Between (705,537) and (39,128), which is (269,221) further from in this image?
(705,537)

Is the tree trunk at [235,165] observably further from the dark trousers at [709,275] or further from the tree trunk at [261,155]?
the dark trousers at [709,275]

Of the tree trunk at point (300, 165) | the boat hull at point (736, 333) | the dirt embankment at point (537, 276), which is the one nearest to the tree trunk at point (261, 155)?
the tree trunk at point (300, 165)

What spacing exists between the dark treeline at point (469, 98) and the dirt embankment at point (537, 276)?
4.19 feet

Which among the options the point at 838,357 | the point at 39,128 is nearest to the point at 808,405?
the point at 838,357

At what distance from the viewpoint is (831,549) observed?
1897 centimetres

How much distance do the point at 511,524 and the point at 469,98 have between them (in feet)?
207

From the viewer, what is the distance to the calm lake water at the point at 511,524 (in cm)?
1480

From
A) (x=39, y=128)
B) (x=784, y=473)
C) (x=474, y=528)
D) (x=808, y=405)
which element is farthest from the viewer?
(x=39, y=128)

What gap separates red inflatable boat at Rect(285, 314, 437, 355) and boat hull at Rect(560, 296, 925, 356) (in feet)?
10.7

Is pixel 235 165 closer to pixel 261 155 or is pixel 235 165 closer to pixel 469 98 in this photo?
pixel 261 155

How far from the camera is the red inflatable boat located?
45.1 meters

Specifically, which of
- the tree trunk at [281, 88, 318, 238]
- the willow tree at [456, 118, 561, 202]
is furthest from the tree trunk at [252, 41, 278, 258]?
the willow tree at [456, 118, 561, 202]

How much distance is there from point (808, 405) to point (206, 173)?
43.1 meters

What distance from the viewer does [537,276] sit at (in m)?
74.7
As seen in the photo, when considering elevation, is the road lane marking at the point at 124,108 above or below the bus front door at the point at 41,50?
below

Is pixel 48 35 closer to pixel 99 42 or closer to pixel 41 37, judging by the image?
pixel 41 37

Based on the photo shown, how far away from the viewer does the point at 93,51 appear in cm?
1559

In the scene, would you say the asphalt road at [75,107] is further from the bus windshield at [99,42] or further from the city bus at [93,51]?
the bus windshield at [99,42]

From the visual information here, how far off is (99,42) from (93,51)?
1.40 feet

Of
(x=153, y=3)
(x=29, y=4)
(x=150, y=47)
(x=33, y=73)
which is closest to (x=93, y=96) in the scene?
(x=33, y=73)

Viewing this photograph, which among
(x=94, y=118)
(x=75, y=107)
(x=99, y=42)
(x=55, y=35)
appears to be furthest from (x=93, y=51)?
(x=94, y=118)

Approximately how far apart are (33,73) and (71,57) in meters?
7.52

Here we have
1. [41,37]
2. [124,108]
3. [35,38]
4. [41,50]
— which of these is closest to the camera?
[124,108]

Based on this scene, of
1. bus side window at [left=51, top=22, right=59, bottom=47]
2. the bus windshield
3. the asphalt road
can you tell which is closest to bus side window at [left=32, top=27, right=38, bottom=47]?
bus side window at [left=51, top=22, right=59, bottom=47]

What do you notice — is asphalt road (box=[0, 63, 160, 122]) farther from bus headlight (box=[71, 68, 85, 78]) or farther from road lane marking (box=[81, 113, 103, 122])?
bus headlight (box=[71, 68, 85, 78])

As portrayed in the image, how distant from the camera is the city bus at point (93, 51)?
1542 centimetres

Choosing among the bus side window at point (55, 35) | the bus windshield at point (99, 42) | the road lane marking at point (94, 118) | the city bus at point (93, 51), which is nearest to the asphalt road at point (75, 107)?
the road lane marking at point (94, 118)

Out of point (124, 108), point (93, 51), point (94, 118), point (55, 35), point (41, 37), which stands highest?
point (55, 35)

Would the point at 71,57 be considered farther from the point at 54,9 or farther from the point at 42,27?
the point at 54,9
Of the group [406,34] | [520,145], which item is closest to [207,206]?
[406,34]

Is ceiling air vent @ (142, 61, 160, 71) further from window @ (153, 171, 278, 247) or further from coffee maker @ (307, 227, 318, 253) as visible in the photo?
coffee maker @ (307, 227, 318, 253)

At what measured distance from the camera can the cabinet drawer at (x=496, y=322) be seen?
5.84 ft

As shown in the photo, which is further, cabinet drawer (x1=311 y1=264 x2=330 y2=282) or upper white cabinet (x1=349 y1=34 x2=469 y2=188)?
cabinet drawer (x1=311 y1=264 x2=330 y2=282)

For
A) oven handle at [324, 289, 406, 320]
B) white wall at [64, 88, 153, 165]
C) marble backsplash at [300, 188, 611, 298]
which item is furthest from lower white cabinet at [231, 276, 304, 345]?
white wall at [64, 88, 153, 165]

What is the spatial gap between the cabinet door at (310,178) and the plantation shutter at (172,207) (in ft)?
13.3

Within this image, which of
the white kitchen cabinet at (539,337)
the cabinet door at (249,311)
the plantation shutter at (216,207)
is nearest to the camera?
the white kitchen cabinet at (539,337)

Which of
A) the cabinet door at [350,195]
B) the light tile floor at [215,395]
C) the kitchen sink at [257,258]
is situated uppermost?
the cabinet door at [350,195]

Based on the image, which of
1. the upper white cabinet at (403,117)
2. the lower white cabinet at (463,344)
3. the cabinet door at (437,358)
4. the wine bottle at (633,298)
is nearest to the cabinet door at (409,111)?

**THE TASK:** Give back the whole listing exactly as it reads.

**ANSWER IN FULL:**
Between (705,537) and (39,128), which is (269,221) further from in this image?
(705,537)

Is the tree trunk at [235,165] observably further from the dark trousers at [709,275] or further from the tree trunk at [261,155]?
the dark trousers at [709,275]

Of the tree trunk at point (300, 165) | the boat hull at point (736, 333) | the dirt embankment at point (537, 276), which is the one nearest to the tree trunk at point (261, 155)?
the tree trunk at point (300, 165)

What spacing exists between the dark treeline at point (469, 98) and the dirt embankment at point (537, 276)?
4.19 feet

Which among the options the point at 838,357 | the point at 39,128 is nearest to the point at 808,405?
the point at 838,357

At what distance from the viewpoint is (831,549) observed?
1897 centimetres

How much distance do the point at 511,524 and the point at 469,98 have between them (in feet)?
207

From the viewer, what is the distance to the calm lake water at the point at 511,524 (in cm)?
1480

From
A) (x=39, y=128)
B) (x=784, y=473)
C) (x=474, y=528)
D) (x=808, y=405)
which element is farthest from the viewer?
(x=39, y=128)

What gap separates red inflatable boat at Rect(285, 314, 437, 355) and boat hull at Rect(560, 296, 925, 356) (in feet)?
10.7

Is pixel 235 165 closer to pixel 261 155 or is pixel 235 165 closer to pixel 469 98 in this photo?
pixel 261 155

How far from the camera is the red inflatable boat located?
45.1 meters

Specifically, which of
- the tree trunk at [281, 88, 318, 238]
- the willow tree at [456, 118, 561, 202]
is furthest from the tree trunk at [252, 41, 278, 258]?
the willow tree at [456, 118, 561, 202]

How much distance is there from point (808, 405) to point (206, 173)?
43.1 meters

What distance from the viewer does [537,276] sit at (in m)?
74.7
As seen in the photo, when considering elevation, is the road lane marking at the point at 124,108 above or below the bus front door at the point at 41,50?
below

Is pixel 48 35 closer to pixel 99 42 or closer to pixel 41 37, judging by the image?
pixel 41 37

Based on the photo shown, how far away from the viewer does the point at 93,51 appear in cm?
1559

In the scene, would you say the asphalt road at [75,107] is further from the bus windshield at [99,42] or further from the city bus at [93,51]?
the bus windshield at [99,42]

From the visual information here, how far off is (99,42) from (93,51)?
1.40 feet

Of
(x=153, y=3)
(x=29, y=4)
(x=150, y=47)
(x=33, y=73)
which is closest to (x=93, y=96) in the scene?
(x=33, y=73)

Viewing this photograph, which among
(x=94, y=118)
(x=75, y=107)
(x=99, y=42)
(x=55, y=35)
appears to be furthest from (x=93, y=51)?
(x=94, y=118)

Approximately how far apart are (33,73) and (71,57) in meters?
7.52

Here we have
1. [41,37]
2. [124,108]
3. [35,38]
4. [41,50]
— which of these is closest to the camera?
[124,108]

Based on this scene, of
1. bus side window at [left=51, top=22, right=59, bottom=47]
2. the bus windshield
3. the asphalt road
can you tell which is closest to bus side window at [left=32, top=27, right=38, bottom=47]?
bus side window at [left=51, top=22, right=59, bottom=47]

What do you notice — is asphalt road (box=[0, 63, 160, 122]) farther from bus headlight (box=[71, 68, 85, 78]) or farther from road lane marking (box=[81, 113, 103, 122])?
bus headlight (box=[71, 68, 85, 78])

As portrayed in the image, how distant from the camera is the city bus at point (93, 51)?
1542 centimetres

Choosing among the bus side window at point (55, 35) | the bus windshield at point (99, 42) | the road lane marking at point (94, 118) | the city bus at point (93, 51), which is nearest to the asphalt road at point (75, 107)?
the road lane marking at point (94, 118)

Out of point (124, 108), point (93, 51), point (94, 118), point (55, 35), point (41, 37), which stands highest?
point (55, 35)

Would the point at 71,57 be considered farther from the point at 54,9 or farther from the point at 42,27?
the point at 54,9
Of the group [406,34] | [520,145], which item is closest to [207,206]?
[406,34]

Is ceiling air vent @ (142, 61, 160, 71) further from window @ (153, 171, 278, 247) or further from coffee maker @ (307, 227, 318, 253) as visible in the photo?
coffee maker @ (307, 227, 318, 253)

At what measured distance from the camera can the cabinet drawer at (x=496, y=322) be seen?
5.84 ft

As shown in the photo, which is further, cabinet drawer (x1=311 y1=264 x2=330 y2=282) or upper white cabinet (x1=349 y1=34 x2=469 y2=188)?
cabinet drawer (x1=311 y1=264 x2=330 y2=282)

For
A) oven handle at [324, 289, 406, 320]
B) white wall at [64, 88, 153, 165]
C) marble backsplash at [300, 188, 611, 298]
which item is furthest from lower white cabinet at [231, 276, 304, 345]?
white wall at [64, 88, 153, 165]

What is the spatial gap between the cabinet door at (310,178) and the plantation shutter at (172,207) (in ft)?
13.3

Within this image, which of
the white kitchen cabinet at (539,337)
the cabinet door at (249,311)
the plantation shutter at (216,207)
is nearest to the camera?
the white kitchen cabinet at (539,337)

Which of
A) the cabinet door at [350,195]
B) the light tile floor at [215,395]
C) the kitchen sink at [257,258]
is situated uppermost?
the cabinet door at [350,195]

Based on the image, which of
1. the upper white cabinet at (403,117)
2. the lower white cabinet at (463,344)
3. the cabinet door at (437,358)
4. the wine bottle at (633,298)
is nearest to the cabinet door at (409,111)?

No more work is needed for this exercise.